Max Shrem is a writer, translator, and scholar of French food culture. He earned his PhD in French literature from NYU, writing on Grimod de La Reynière, the first restaurant critic. He has lectured at Brown, Bucknell, and Notre Dame on terroir and the Michelin Guide and designed food-focused courses at NYU Paris and Boston University. A cheese expert, Max has written articles for Men’s Journal and contributed entries to the Oxford Companion to Cheese. In the early 2000s, he interviewed over 100 American cheesemakers for AOL’s now-defunct food blog Slashfood. He also spent five years as a seasonal cheesemonger at Paris-based Fromagerie Trotté, where he helped age and sell cheeses. On March 20, 2025, he will speak at the French National Assembly on Roquefort’s growing popularity in the U.S. for its AOC centennial.

Athena Stourna, “Researching the Table, the Kitchen and the Stage: An Autobiographical Approach”

This presentation will follow my research on food in performance in the last ten years, through an autobiographical approach. I will discuss how the scope of my research has evolved through a series of crises – personal, social, financial and sanitary, focusing on the table and the kitchen as spaces of performance.

Athena Stourna is a scenographer, theatre and performance maker and researcher. She is Assistant Professor of Space, Scenography and Performance in the Department of Performing and Digital Arts of the University of the Peloponnese. Her research and artistic practice focus on performance space and design, as well as in the relationship between food, drink and cooking with theatre and performance. She is the author of the monograph La Cuisine à la scène : boire et manger au théâtre du XXe siècle (Presses Universitaires de Rennes, 2011).

Tim Waterman, “Dining at a Distance (Post-Lockdown)”

The forms of digital and remote conviviality and commensality explored in the original paper “Dining at a Distance: Performing the Commons Across Space and Time” became urgent and necessary through the COVID lockdowns, and the software and platforms available moved swiftly during that time to meet those needs. The opportunity now exists to reflect on whether the emancipatory potential and commons creation of ‘telematic dining’ and the further hybrid forms of physical and digital togetherness were in any way realised, and to see what opportunities might have been missed.

Tim Waterman is Professor of Landscape Theory at the Bartlett School of Architecture, UCL. His research addresses imaginaries: moral, political, social, ecological, radical, and utopian. This forms the basis for explorations of power and democracy and their shaping of public space and public life, taste and manners, and foodways in community and civic life and landscape. He is the author of The Landscape of Utopia: Writings on Everyday Life, Taste, Democracy, and Design and editor of Landscape Citizenships with Ed Wall and Jane Wolff, Landscape and Agency: Critical Essays with Ed Wall, and the Routledge Handbook of Landscape and Food with Joshua Zeunert. He is at work on a tetralogy of short books in landscape philosophy, the first of which is titled Reworlding: Planetarity and Future Imaginaries.

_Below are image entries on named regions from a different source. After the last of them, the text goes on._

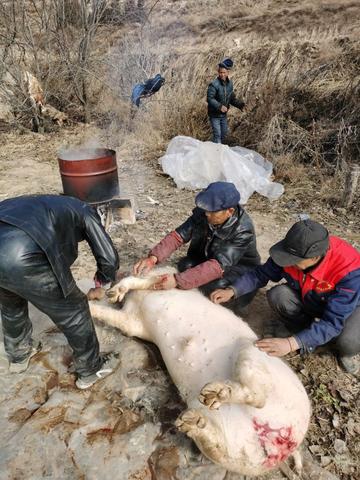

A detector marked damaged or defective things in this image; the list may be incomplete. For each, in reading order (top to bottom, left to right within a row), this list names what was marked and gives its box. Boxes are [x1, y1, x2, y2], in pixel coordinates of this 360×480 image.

rusty metal barrel [58, 148, 119, 204]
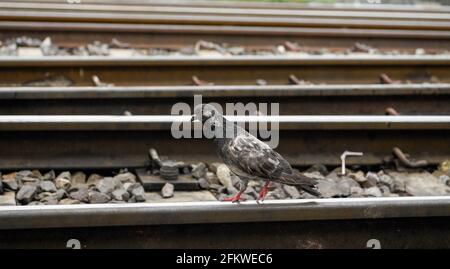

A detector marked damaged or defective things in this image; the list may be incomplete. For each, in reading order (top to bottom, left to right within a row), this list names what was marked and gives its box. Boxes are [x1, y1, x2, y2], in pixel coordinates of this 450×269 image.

rusty metal surface [1, 56, 448, 85]
rusty metal surface [0, 84, 448, 115]
rusty metal surface [0, 196, 448, 229]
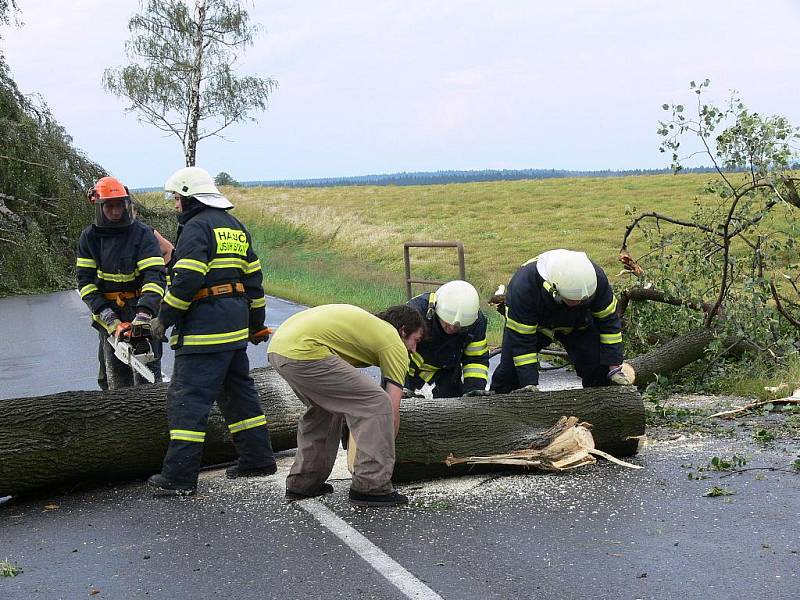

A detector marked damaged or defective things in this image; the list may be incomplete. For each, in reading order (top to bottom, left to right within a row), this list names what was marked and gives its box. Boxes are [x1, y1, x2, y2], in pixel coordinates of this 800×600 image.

splintered wood [444, 414, 644, 472]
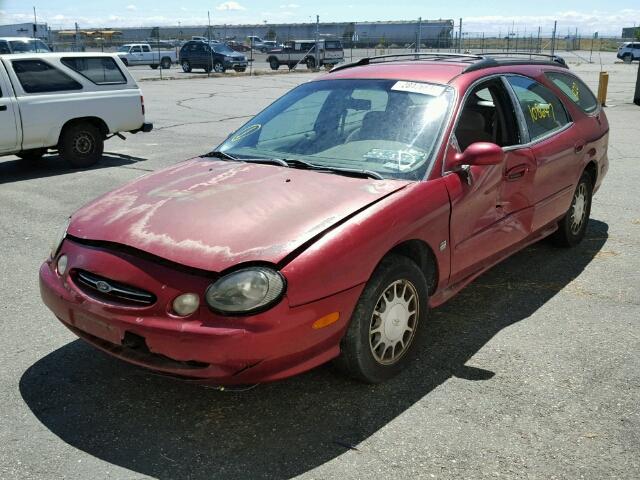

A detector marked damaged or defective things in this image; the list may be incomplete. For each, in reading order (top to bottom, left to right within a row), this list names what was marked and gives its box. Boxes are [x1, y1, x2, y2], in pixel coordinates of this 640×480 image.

cracked hood paint [69, 159, 410, 272]
damaged red wagon [40, 52, 608, 384]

Allen S. Weiss, “A modest proposal to eliminate culinary adjectives”

Much writing concerning food and wine is sheer nonsense. Hence this plea for precision, reflection, care – and the abolition of adjectives – in culinary discourse.

Allen S. Weiss conceived and co-edited the issue of p-e-r-f-o-r-m-a-n-c-e on gastronomy. He is the author and editor of over forty books in the fields of performance theory, landscape architecture, gastronomy, sound art and experimental theater. His books on gastronomy include Feast and Folly: Cuisine, Intoxication, and the Poetics of the Sublime;   Comment cuisiner un phénix;   Autobiographie dans un chou farci;  and Métaphysique de la miette. His most recent books are Illusory Dwellings, an essay on Kyoto culture, and Unpacking My Library, or, The Autobiography of Teddy, the tale of his beloved Teddy bear. He is Distinguished Teacher in the Tisch School of the Arts at New York University.